The entries below are to be written out again without alteration.

>> start Material for this exercise

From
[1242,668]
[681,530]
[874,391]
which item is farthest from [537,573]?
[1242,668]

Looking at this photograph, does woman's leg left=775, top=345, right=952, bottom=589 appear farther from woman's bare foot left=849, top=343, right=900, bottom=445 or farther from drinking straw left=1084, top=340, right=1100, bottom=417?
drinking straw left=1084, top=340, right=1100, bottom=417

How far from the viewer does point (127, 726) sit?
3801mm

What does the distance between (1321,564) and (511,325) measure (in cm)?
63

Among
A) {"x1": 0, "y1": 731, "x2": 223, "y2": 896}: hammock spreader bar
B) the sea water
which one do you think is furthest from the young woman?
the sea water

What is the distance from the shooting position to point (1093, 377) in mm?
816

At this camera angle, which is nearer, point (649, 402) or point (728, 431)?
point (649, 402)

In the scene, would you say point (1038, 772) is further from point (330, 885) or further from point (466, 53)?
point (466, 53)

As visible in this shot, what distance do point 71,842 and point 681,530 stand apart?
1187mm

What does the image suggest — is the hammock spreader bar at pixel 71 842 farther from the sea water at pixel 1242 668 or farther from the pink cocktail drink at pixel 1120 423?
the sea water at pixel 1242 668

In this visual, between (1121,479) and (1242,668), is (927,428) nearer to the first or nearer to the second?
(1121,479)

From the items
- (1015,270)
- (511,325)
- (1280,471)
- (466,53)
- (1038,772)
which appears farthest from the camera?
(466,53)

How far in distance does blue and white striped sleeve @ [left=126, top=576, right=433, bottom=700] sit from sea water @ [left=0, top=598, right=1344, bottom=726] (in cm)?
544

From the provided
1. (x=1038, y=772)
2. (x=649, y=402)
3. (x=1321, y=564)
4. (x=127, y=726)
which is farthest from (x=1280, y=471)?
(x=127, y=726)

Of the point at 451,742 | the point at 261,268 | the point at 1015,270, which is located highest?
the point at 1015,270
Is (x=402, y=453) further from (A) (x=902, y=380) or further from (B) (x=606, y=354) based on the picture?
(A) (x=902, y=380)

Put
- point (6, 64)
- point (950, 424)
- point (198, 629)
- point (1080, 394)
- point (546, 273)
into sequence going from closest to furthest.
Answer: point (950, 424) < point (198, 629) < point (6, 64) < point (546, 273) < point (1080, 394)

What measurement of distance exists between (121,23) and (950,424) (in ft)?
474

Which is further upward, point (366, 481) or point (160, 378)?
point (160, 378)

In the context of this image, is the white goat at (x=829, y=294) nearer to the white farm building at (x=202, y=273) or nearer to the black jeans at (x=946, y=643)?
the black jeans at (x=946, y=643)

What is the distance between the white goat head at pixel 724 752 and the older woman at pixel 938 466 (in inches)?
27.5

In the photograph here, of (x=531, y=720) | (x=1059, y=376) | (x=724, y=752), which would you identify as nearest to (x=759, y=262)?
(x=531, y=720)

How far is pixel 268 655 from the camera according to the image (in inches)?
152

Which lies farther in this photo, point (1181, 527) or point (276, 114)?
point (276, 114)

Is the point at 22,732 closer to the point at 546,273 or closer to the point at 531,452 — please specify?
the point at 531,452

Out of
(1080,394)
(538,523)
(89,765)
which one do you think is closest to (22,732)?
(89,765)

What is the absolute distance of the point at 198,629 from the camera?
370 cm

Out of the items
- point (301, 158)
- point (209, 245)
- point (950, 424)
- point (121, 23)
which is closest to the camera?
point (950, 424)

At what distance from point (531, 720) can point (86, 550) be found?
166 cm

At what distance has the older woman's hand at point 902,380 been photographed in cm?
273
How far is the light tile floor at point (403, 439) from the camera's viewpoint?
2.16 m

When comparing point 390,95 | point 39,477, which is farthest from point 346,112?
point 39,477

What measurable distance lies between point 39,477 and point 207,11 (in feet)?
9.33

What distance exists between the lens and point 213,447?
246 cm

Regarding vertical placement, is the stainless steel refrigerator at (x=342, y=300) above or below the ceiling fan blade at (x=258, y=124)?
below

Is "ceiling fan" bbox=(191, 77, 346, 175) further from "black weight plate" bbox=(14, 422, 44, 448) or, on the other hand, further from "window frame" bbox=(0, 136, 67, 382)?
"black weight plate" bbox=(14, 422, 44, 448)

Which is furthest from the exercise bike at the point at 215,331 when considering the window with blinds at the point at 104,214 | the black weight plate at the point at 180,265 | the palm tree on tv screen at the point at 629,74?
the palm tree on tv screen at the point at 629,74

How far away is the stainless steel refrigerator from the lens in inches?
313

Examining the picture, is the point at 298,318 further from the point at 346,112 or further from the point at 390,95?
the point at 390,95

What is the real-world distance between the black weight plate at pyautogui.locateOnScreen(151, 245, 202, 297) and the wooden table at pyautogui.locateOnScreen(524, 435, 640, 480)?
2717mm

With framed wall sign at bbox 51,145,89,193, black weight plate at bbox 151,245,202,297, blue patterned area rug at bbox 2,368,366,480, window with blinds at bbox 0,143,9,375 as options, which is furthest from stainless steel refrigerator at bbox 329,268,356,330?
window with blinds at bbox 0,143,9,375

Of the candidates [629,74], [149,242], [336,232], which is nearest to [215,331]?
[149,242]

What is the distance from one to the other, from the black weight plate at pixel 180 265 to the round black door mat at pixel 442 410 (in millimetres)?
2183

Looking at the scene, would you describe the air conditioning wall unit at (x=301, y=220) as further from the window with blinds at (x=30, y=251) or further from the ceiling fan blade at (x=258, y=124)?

>> end Material for this exercise

**Final result**
From
[1242,668]
[681,530]
[874,391]
which item is farthest from [537,573]?
[1242,668]

Looking at this photograph, does woman's leg left=775, top=345, right=952, bottom=589 appear farther from woman's bare foot left=849, top=343, right=900, bottom=445 or farther from drinking straw left=1084, top=340, right=1100, bottom=417?
drinking straw left=1084, top=340, right=1100, bottom=417

How far from the viewer does point (127, 726) sit?
3801mm

What does the distance between (1321,564) and (511,325) measure (in cm)?
63

Among
A) {"x1": 0, "y1": 731, "x2": 223, "y2": 896}: hammock spreader bar
B) the sea water
which one do you think is furthest from the young woman?
the sea water

What is the distance from the shooting position to point (1093, 377) in mm?
816

At this camera angle, which is nearer, point (649, 402) or point (728, 431)?
point (649, 402)

In the scene, would you say point (1038, 772) is further from point (330, 885) or further from point (466, 53)?
point (466, 53)

As visible in this shot, what distance do point 71,842 and point 681,530 stand apart?
1187mm

What does the image suggest — is the hammock spreader bar at pixel 71 842 farther from the sea water at pixel 1242 668 or farther from the pink cocktail drink at pixel 1120 423?
the sea water at pixel 1242 668

In this visual, between (1121,479) and (1242,668), is (927,428) nearer to the first or nearer to the second?
(1121,479)

From the items
- (1015,270)
- (511,325)
- (1280,471)
- (466,53)
- (1038,772)
which appears farthest from the camera?
(466,53)

How far in distance does blue and white striped sleeve @ [left=126, top=576, right=433, bottom=700] sit from sea water @ [left=0, top=598, right=1344, bottom=726] (in cm)?
544

From the provided
1. (x=1038, y=772)
2. (x=649, y=402)
3. (x=1321, y=564)
4. (x=127, y=726)
which is farthest from (x=1280, y=471)?
(x=127, y=726)

Of the point at 451,742 | the point at 261,268 | the point at 1015,270, which is located highest?
the point at 1015,270
Is (x=402, y=453) further from (A) (x=902, y=380) or further from (B) (x=606, y=354) based on the picture?
(A) (x=902, y=380)

Put
- point (6, 64)
- point (950, 424)
- point (198, 629)
- point (1080, 394)
- point (546, 273)
into sequence going from closest to furthest.
Answer: point (950, 424) < point (198, 629) < point (6, 64) < point (546, 273) < point (1080, 394)

What measurement of distance exists between (121,23) and (950,424) (in ft)?
474

Which is further upward, point (366, 481) or point (160, 378)?
point (160, 378)

In the context of this image, is the white goat at (x=829, y=294) nearer to the white farm building at (x=202, y=273) or nearer to the black jeans at (x=946, y=643)?
the black jeans at (x=946, y=643)

What is the distance between the white goat head at pixel 724 752 and the older woman at pixel 938 466 (in inches)?
27.5

In the photograph here, of (x=531, y=720) | (x=1059, y=376) | (x=724, y=752), which would you identify as nearest to (x=759, y=262)?
(x=531, y=720)

How far is pixel 268 655 from the camera according to the image (in inches)?
152

Which lies farther in this photo, point (1181, 527) or point (276, 114)?
point (276, 114)

Is the point at 22,732 closer to the point at 546,273 or closer to the point at 531,452 — please specify?
the point at 531,452

Out of
(1080,394)
(538,523)
(89,765)
which one do you think is closest to (22,732)?
(89,765)

What is the absolute distance of the point at 198,629 from the camera?
370 cm

Out of the items
- point (301, 158)
- point (209, 245)
- point (950, 424)
- point (121, 23)
which is closest to the camera?
point (950, 424)

At what distance from point (531, 720) can point (86, 550) be found?
166 cm

At what distance has the older woman's hand at point 902,380 been photographed in cm?
273
How far is the light tile floor at point (403, 439) from the camera's viewpoint?
2.16 m

When comparing point 390,95 | point 39,477, which is farthest from point 346,112?
point 39,477

What measurable distance lies between point 39,477 and point 207,11 (in feet)?
9.33

What distance exists between the lens and point 213,447?
246 cm

Regarding vertical placement, is the stainless steel refrigerator at (x=342, y=300) above or below the ceiling fan blade at (x=258, y=124)?
below

Is "ceiling fan" bbox=(191, 77, 346, 175) further from "black weight plate" bbox=(14, 422, 44, 448) or, on the other hand, further from "window frame" bbox=(0, 136, 67, 382)?
"black weight plate" bbox=(14, 422, 44, 448)

Which is furthest from the exercise bike at the point at 215,331 when considering the window with blinds at the point at 104,214 | the black weight plate at the point at 180,265 | the palm tree on tv screen at the point at 629,74?
the palm tree on tv screen at the point at 629,74

How far away is the stainless steel refrigerator from the lens in inches?
313

Examining the picture, is the point at 298,318 further from the point at 346,112 or further from the point at 390,95?
the point at 390,95

What is the real-world distance between the black weight plate at pyautogui.locateOnScreen(151, 245, 202, 297) and the wooden table at pyautogui.locateOnScreen(524, 435, 640, 480)?
2717mm

With framed wall sign at bbox 51,145,89,193, black weight plate at bbox 151,245,202,297, blue patterned area rug at bbox 2,368,366,480, window with blinds at bbox 0,143,9,375 as options, which is furthest from stainless steel refrigerator at bbox 329,268,356,330?
window with blinds at bbox 0,143,9,375

Of the candidates [629,74], [149,242], [336,232], which is nearest to [215,331]?
[149,242]

What is the distance from one to the other, from the black weight plate at pixel 180 265 to the round black door mat at pixel 442 410 (in millimetres)?
2183

Looking at the scene, would you describe the air conditioning wall unit at (x=301, y=220) as further from the window with blinds at (x=30, y=251) or further from the ceiling fan blade at (x=258, y=124)?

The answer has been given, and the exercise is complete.